Records from a data collection
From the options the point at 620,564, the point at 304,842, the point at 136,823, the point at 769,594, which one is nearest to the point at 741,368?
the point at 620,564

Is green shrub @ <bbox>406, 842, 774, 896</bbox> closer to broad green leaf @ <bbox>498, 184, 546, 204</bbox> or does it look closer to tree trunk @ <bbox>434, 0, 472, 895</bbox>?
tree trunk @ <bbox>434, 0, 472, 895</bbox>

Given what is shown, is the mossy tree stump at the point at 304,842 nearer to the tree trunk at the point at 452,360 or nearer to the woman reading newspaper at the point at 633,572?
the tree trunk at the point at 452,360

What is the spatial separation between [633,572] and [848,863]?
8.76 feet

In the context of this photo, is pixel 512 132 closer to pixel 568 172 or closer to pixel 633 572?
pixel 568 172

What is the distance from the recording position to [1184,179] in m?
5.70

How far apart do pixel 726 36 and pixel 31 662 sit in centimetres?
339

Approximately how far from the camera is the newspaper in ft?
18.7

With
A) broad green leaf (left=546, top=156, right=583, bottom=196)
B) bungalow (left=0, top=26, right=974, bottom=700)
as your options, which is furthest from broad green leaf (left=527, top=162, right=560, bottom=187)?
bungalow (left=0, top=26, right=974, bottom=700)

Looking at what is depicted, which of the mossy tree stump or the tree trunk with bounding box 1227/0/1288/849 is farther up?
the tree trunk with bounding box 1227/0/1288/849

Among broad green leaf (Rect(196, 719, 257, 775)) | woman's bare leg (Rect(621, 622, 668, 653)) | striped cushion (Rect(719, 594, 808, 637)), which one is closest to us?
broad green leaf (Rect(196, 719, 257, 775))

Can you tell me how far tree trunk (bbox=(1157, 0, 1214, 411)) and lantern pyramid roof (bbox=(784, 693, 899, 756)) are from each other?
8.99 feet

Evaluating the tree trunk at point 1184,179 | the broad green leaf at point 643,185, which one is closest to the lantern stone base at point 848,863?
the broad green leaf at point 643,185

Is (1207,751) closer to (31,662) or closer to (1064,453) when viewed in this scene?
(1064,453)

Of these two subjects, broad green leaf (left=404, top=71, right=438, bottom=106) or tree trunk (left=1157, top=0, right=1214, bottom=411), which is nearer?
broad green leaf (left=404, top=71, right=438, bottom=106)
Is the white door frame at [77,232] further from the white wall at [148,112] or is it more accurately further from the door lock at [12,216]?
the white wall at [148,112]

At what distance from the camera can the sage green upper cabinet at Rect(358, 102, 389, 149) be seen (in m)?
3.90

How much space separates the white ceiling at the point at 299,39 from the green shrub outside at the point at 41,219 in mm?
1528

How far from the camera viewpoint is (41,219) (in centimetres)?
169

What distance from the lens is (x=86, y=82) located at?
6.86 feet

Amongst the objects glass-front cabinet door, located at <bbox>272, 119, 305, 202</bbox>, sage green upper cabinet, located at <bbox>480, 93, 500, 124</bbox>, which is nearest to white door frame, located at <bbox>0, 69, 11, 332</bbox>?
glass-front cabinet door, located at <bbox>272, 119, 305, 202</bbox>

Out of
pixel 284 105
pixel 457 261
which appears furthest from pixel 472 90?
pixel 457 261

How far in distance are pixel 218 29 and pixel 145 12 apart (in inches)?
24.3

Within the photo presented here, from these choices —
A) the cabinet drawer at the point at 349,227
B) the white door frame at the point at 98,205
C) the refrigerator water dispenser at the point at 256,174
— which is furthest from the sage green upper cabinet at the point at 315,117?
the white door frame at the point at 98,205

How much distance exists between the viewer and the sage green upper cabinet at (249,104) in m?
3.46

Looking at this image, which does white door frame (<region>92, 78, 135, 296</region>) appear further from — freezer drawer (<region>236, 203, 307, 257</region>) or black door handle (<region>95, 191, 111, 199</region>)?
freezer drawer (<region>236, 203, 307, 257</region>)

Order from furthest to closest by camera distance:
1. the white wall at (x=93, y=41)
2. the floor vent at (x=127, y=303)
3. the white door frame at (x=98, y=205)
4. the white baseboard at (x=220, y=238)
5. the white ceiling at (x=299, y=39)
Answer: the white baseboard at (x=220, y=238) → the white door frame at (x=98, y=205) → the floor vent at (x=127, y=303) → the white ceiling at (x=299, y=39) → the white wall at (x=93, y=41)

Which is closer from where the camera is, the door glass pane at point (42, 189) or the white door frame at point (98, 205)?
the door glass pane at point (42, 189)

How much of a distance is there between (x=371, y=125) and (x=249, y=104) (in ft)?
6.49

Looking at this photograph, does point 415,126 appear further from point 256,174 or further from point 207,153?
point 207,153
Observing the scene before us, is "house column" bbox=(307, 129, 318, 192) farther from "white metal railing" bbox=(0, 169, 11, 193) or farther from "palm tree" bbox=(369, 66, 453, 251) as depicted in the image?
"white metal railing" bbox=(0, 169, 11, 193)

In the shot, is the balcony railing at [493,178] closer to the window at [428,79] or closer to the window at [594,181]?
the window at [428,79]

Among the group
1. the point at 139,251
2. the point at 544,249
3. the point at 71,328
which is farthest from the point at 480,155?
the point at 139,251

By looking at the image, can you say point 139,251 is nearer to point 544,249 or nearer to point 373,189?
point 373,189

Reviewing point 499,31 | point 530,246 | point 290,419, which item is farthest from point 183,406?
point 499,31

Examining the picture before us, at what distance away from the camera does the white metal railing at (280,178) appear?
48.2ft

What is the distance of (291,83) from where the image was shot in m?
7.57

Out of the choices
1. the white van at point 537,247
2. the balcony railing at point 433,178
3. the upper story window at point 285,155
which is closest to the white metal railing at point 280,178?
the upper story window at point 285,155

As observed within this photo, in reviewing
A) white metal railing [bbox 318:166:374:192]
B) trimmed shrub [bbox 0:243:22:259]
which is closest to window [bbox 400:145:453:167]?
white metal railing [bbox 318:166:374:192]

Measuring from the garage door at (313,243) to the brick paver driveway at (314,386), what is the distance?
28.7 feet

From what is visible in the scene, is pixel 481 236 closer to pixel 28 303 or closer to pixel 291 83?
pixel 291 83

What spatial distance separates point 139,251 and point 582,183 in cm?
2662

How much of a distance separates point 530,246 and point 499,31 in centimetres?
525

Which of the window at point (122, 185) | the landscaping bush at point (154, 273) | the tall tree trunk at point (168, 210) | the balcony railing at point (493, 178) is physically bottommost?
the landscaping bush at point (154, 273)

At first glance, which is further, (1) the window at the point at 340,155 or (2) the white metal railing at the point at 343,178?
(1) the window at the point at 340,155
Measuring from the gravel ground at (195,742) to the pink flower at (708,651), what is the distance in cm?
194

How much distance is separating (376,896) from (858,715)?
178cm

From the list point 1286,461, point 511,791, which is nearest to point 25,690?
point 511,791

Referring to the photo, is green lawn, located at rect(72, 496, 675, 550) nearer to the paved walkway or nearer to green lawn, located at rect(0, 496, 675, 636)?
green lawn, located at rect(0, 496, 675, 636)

> **Problem to work on**:
Restate the data above exactly, keeping each word as it stands.

> **Exercise result**:
From the options the point at 620,564, the point at 304,842, the point at 136,823, the point at 769,594, which one is nearest to the point at 741,368?
the point at 620,564

Is green shrub @ <bbox>406, 842, 774, 896</bbox> closer to broad green leaf @ <bbox>498, 184, 546, 204</bbox> or does it look closer to tree trunk @ <bbox>434, 0, 472, 895</bbox>?
tree trunk @ <bbox>434, 0, 472, 895</bbox>

Given what is shown, is the mossy tree stump at the point at 304,842 nearer to the tree trunk at the point at 452,360 or nearer to the woman reading newspaper at the point at 633,572?
the tree trunk at the point at 452,360

What is the spatial separation between [633,572] and [848,863]?
8.76 feet

In the context of this photo, is pixel 512 132 closer to pixel 568 172 or closer to pixel 633 572?
pixel 568 172

What is the distance from the recording position to [1184,179] in m?
5.70

How far apart do pixel 726 36 and pixel 31 662 sit in centimetres?
339

Approximately how far from the camera is the newspaper in ft?
18.7

With
A) broad green leaf (left=546, top=156, right=583, bottom=196)
B) bungalow (left=0, top=26, right=974, bottom=700)
as your options, which is furthest from broad green leaf (left=527, top=162, right=560, bottom=187)?
bungalow (left=0, top=26, right=974, bottom=700)

Looking at what is depicted, which of the mossy tree stump or the tree trunk with bounding box 1227/0/1288/849 is farther up?
the tree trunk with bounding box 1227/0/1288/849

Among broad green leaf (Rect(196, 719, 257, 775)) | woman's bare leg (Rect(621, 622, 668, 653)) | striped cushion (Rect(719, 594, 808, 637)), which one is closest to us?
broad green leaf (Rect(196, 719, 257, 775))

Can you tell me how far tree trunk (bbox=(1157, 0, 1214, 411)) and lantern pyramid roof (bbox=(784, 693, 899, 756)) are from each other?
8.99 feet

Evaluating the tree trunk at point 1184,179 | the broad green leaf at point 643,185, which one is closest to the lantern stone base at point 848,863?
the broad green leaf at point 643,185

Is (1207,751) closer to (31,662) or closer to (1064,453) when viewed in this scene?
(1064,453)

Of these two subjects, broad green leaf (left=404, top=71, right=438, bottom=106) or tree trunk (left=1157, top=0, right=1214, bottom=411), which is nearer?
broad green leaf (left=404, top=71, right=438, bottom=106)
Is the white door frame at [77,232] further from the white wall at [148,112] or is it more accurately further from the door lock at [12,216]?
the white wall at [148,112]

At what distance from the camera can the sage green upper cabinet at Rect(358, 102, 389, 149) be seen (in m)?
3.90

How much space separates the white ceiling at the point at 299,39 from the green shrub outside at the point at 41,219 in mm?
1528

How far from the camera viewpoint is (41,219) (in centimetres)?
169

What distance from the lens is (x=86, y=82) located at?
6.86 feet

Amongst the objects glass-front cabinet door, located at <bbox>272, 119, 305, 202</bbox>, sage green upper cabinet, located at <bbox>480, 93, 500, 124</bbox>, which is nearest to white door frame, located at <bbox>0, 69, 11, 332</bbox>?
glass-front cabinet door, located at <bbox>272, 119, 305, 202</bbox>

Out of
pixel 284 105
pixel 457 261
which appears furthest from pixel 472 90?
pixel 457 261

How far in distance are pixel 218 29 and pixel 145 12 apart (in inches)?
24.3

Within the photo presented here, from these choices —
A) the cabinet drawer at the point at 349,227
B) the white door frame at the point at 98,205
C) the refrigerator water dispenser at the point at 256,174
— which is furthest from the sage green upper cabinet at the point at 315,117?
the white door frame at the point at 98,205

How much distance exists between the viewer and the sage green upper cabinet at (249,104) in m?
3.46

Looking at this image, which does white door frame (<region>92, 78, 135, 296</region>) appear further from — freezer drawer (<region>236, 203, 307, 257</region>) or black door handle (<region>95, 191, 111, 199</region>)?
freezer drawer (<region>236, 203, 307, 257</region>)

Order from furthest to closest by camera distance:
1. the white wall at (x=93, y=41)
2. the floor vent at (x=127, y=303)
3. the white door frame at (x=98, y=205)
4. the white baseboard at (x=220, y=238)
5. the white ceiling at (x=299, y=39)
Answer: the white baseboard at (x=220, y=238) → the white door frame at (x=98, y=205) → the floor vent at (x=127, y=303) → the white ceiling at (x=299, y=39) → the white wall at (x=93, y=41)

Which is closer from where the camera is, the door glass pane at point (42, 189) or the white door frame at point (98, 205)?
the door glass pane at point (42, 189)

How much of a distance is there between (x=371, y=125) and (x=249, y=104) (in ft)?
6.49

Looking at this photograph, does point 415,126 appear further from point 256,174 or further from point 207,153?
point 207,153
Observing the scene before us, is "house column" bbox=(307, 129, 318, 192) farther from "white metal railing" bbox=(0, 169, 11, 193) or farther from "palm tree" bbox=(369, 66, 453, 251) as depicted in the image?
"white metal railing" bbox=(0, 169, 11, 193)

In the shot, is the balcony railing at [493,178] closer to the window at [428,79] or closer to the window at [594,181]?
the window at [428,79]

Among the group
1. the point at 139,251
2. the point at 544,249
3. the point at 71,328
which is farthest from the point at 480,155?
the point at 139,251

By looking at the image, can you say point 139,251 is nearer to point 544,249 or nearer to point 373,189?
point 373,189

Reviewing point 499,31 | point 530,246 | point 290,419, which item is farthest from point 183,406?
point 499,31

Examining the picture before us, at what distance away from the camera does the white metal railing at (280,178) appear?
48.2ft

What is the distance of (291,83) from where the image was shot in m?
7.57

Out of the choices
1. the white van at point 537,247
2. the balcony railing at point 433,178
3. the upper story window at point 285,155
which is closest to the white metal railing at point 280,178?
the upper story window at point 285,155

As observed within this photo, in reviewing
A) white metal railing [bbox 318:166:374:192]
B) trimmed shrub [bbox 0:243:22:259]
which is closest to window [bbox 400:145:453:167]?
white metal railing [bbox 318:166:374:192]

Measuring from the garage door at (313,243) to the brick paver driveway at (314,386), what is the distance?
28.7 feet

From what is visible in the scene, is pixel 481 236 closer to pixel 28 303 or closer to pixel 291 83?
pixel 291 83

What spatial distance separates point 139,251 and point 582,183 in cm?
2662

How much of a distance separates point 530,246 and point 499,31 in centimetres?
525

Which of the window at point (122, 185) | the landscaping bush at point (154, 273) | the tall tree trunk at point (168, 210) | the balcony railing at point (493, 178) is physically bottommost?
the landscaping bush at point (154, 273)

At first glance, which is further, (1) the window at the point at 340,155 or (2) the white metal railing at the point at 343,178?
(1) the window at the point at 340,155
Measuring from the gravel ground at (195,742) to the pink flower at (708,651), what is the distance in cm?
194

How much distance is separating (376,896) from (858,715)?
178cm

From the list point 1286,461, point 511,791, which is nearest to point 25,690?
point 511,791

Referring to the photo, is green lawn, located at rect(72, 496, 675, 550) nearer to the paved walkway or nearer to green lawn, located at rect(0, 496, 675, 636)?
green lawn, located at rect(0, 496, 675, 636)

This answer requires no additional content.